Copy each of the rows below word for word, leaving out the pictures.
———
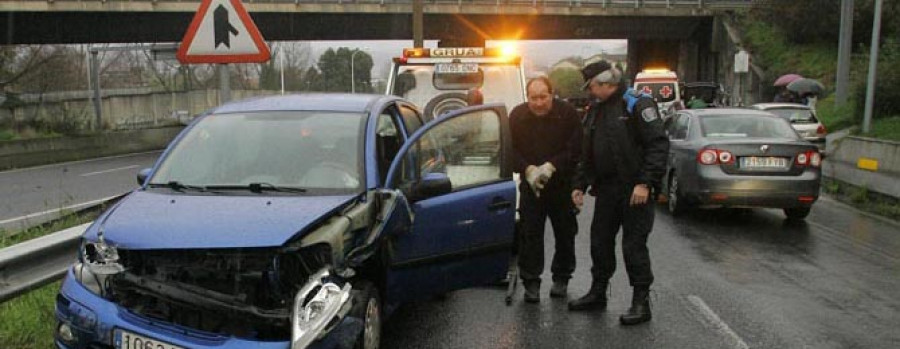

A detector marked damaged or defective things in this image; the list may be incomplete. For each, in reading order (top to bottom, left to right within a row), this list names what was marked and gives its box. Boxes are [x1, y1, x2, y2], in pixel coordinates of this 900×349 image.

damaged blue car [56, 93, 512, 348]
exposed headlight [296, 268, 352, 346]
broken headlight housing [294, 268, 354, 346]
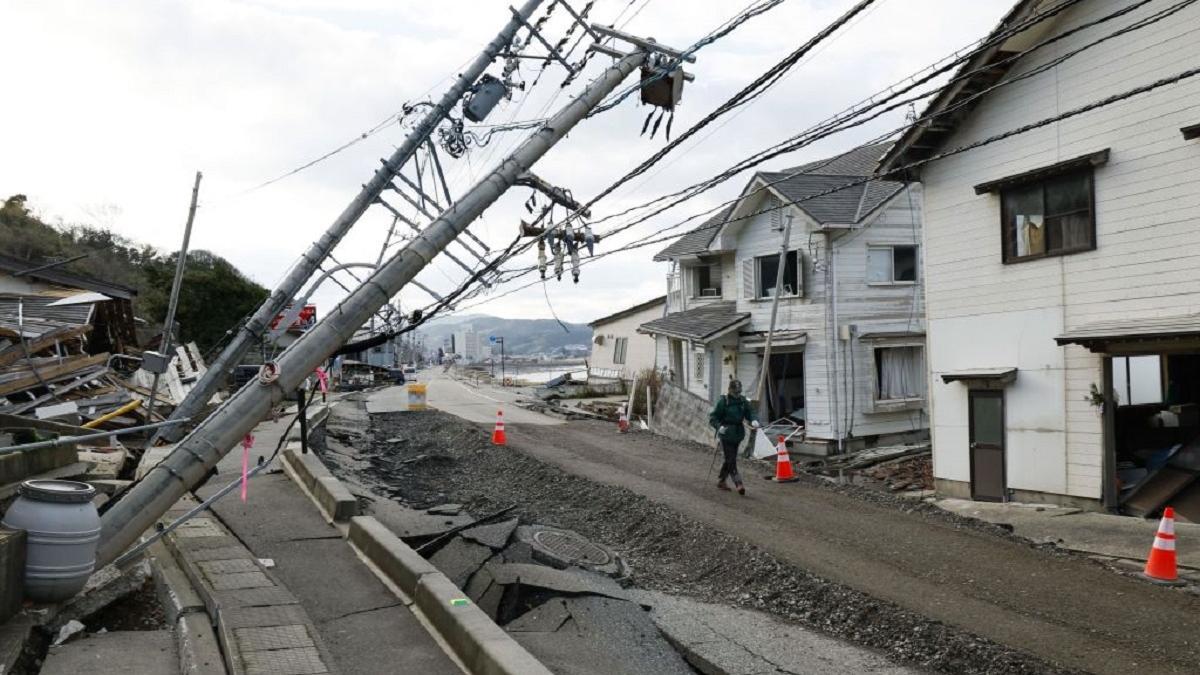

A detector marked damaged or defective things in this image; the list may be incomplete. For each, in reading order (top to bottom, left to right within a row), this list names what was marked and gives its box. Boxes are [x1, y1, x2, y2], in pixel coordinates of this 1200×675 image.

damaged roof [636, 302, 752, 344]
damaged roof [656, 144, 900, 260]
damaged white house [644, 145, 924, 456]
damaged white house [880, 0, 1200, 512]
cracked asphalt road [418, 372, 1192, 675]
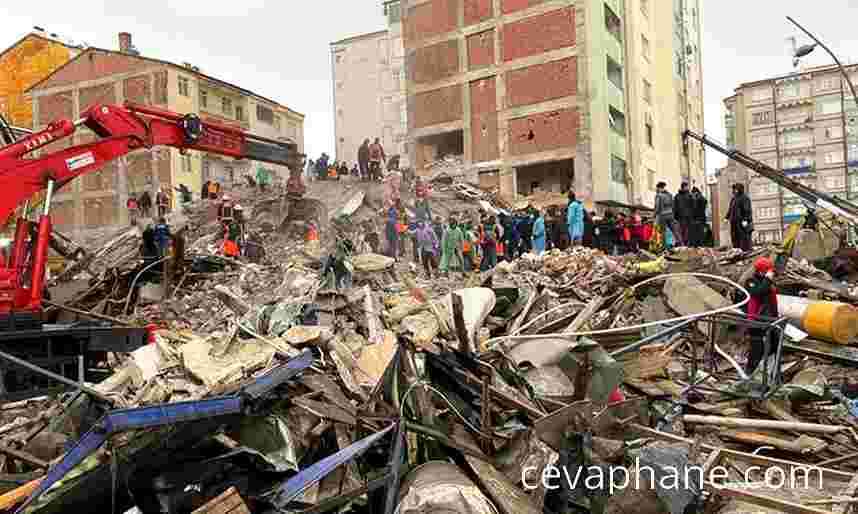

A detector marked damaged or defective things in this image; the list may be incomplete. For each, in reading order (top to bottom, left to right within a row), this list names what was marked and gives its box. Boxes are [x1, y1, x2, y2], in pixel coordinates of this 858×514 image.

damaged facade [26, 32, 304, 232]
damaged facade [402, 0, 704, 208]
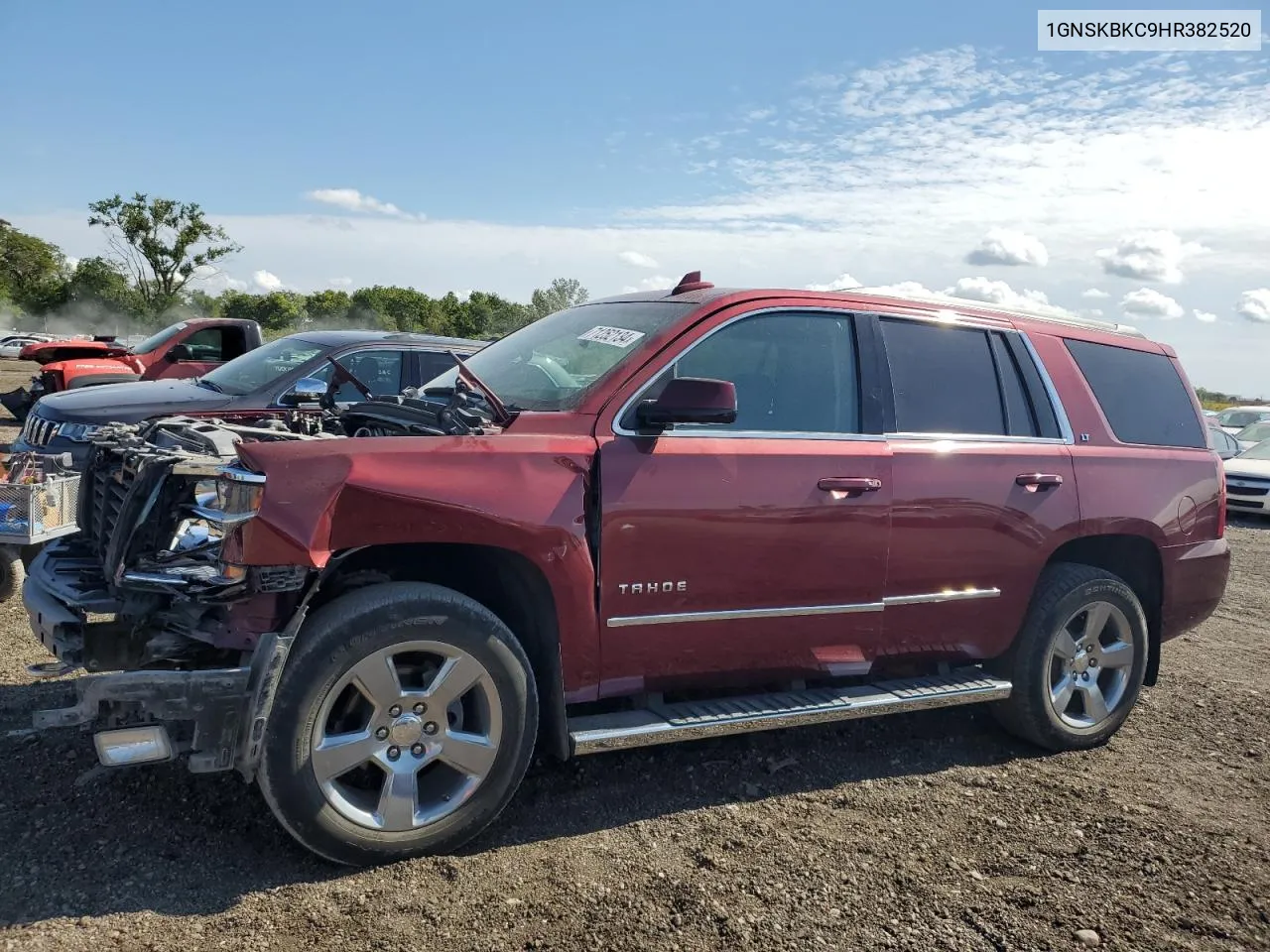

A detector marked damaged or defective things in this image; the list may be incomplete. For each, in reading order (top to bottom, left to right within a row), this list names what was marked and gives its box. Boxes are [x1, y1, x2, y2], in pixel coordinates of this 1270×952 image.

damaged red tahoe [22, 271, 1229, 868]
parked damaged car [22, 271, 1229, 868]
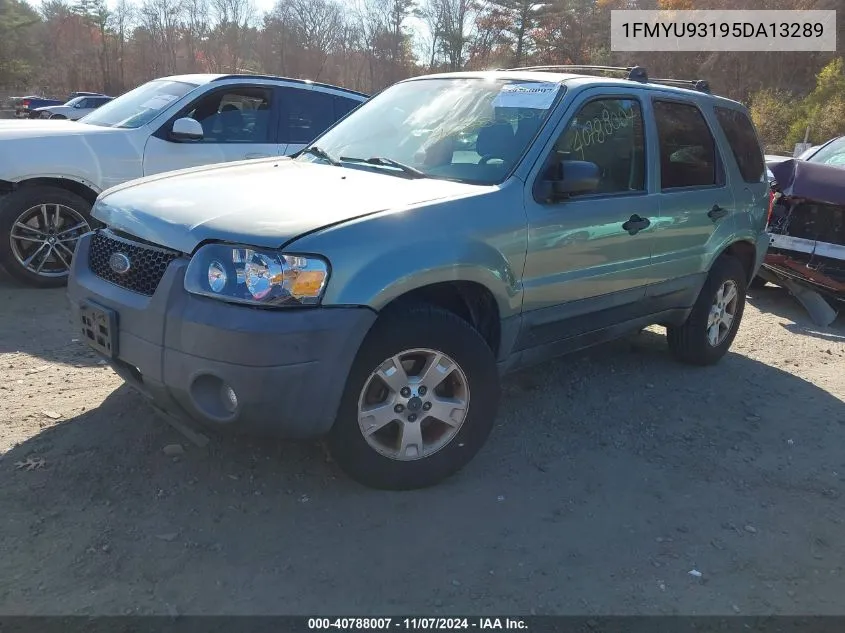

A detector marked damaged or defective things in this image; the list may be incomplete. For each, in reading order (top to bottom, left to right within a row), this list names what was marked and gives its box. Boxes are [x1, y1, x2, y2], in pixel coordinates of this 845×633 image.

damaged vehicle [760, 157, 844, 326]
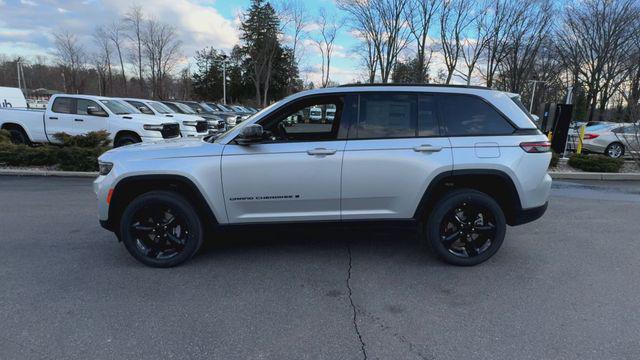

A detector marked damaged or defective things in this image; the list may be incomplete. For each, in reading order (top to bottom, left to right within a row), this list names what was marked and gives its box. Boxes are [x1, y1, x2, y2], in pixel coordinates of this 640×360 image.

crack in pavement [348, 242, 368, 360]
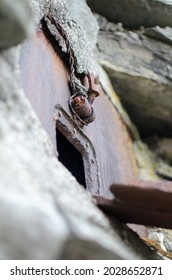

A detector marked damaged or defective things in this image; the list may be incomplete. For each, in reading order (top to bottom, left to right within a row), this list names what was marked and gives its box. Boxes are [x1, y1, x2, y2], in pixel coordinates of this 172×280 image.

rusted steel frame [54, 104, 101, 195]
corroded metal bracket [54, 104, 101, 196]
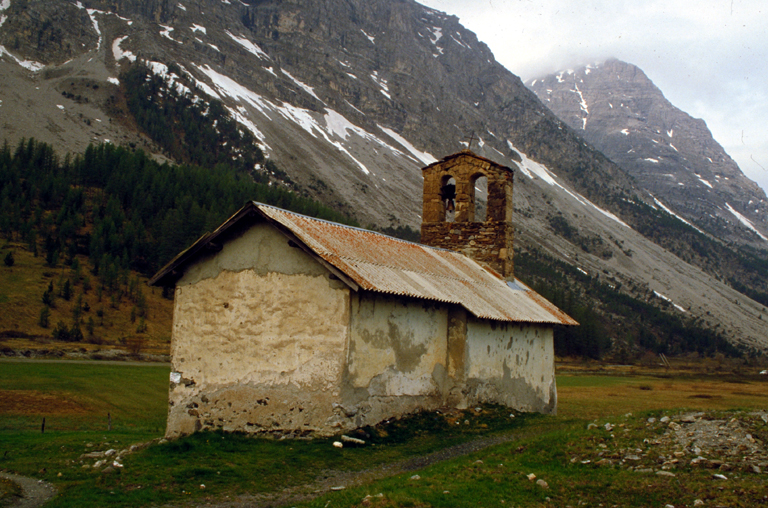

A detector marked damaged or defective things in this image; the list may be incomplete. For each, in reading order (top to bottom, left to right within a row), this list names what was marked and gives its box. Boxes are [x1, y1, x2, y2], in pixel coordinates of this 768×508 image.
———
= Exercise result =
A detector marked damaged or defective things in this image; the list may be incomplete. For each, in reading order (top to bottom, left to right within a row), this list names what was marked and gives its box. Boxes are [x1, y1, x2, y2], in pixel coordinates of this 900×349 image.

damaged blue car [56, 93, 512, 348]
exposed headlight [296, 268, 352, 346]
broken headlight housing [294, 268, 354, 346]

A detector marked damaged or defective things in this image; the list may be incomplete. For each, in reading order (top to bottom, left to right within a row), this list names what was marked and gives its box. Boxes are [x1, y1, x2, y2], in pixel coordinates of this 1200×675 image.

damaged roof [636, 302, 752, 344]
damaged roof [656, 144, 900, 260]
damaged white house [644, 145, 924, 456]
damaged white house [880, 0, 1200, 512]
cracked asphalt road [418, 372, 1192, 675]

A detector marked damaged or defective things in this image; the list may be incomplete. For each, in reading order (top to bottom, left to right within a row), this list names what was marked and gives its box. Boxes are [x1, y1, x2, y2], in pixel coordinates of this 858×514 image.

damaged facade [26, 32, 304, 232]
damaged facade [402, 0, 704, 208]

A detector marked damaged or defective things in this image; the list may be incomplete. For each, in reading order (top to bottom, left to right within a row), this list names what was marked and gives its box. Boxes are [x1, y1, x2, y2], in pixel coordinates of this 1270×952 image.

damaged red tahoe [22, 271, 1229, 868]
parked damaged car [22, 271, 1229, 868]

A detector marked damaged or defective things in this image; the list may be incomplete. For each, in reading order (top to bottom, left to right within a row), this list names what was marked and gives its box. Boxes are [x1, y1, x2, y2], in pixel coordinates of this 845×633 image.

damaged vehicle [760, 157, 844, 326]

A detector marked damaged or defective things in this image; the list may be incomplete. For each, in reading order (top to bottom, left to right within a row), this list names what was marked and gives its box. Boxes are [x1, y1, x2, y2], in pixel coordinates of this 640×360 image.

crack in pavement [348, 242, 368, 360]

A detector marked damaged or defective things in this image; the list may be incomplete. For each, in reading order (top to bottom, left to right within a row), this list names what was marked and gives its box. Boxes are [x1, y1, x2, y2], in pixel coordinates of this 172×280 image.

rusted steel frame [54, 104, 101, 195]
corroded metal bracket [54, 104, 101, 196]

A detector marked damaged or defective things in this image; the list may be incomplete. For each, in reading order (top to bottom, left to right within a row), this list names what was marked and gives its box. Boxes are [x1, y1, x2, y2], in pixel coordinates of this 768×508 image.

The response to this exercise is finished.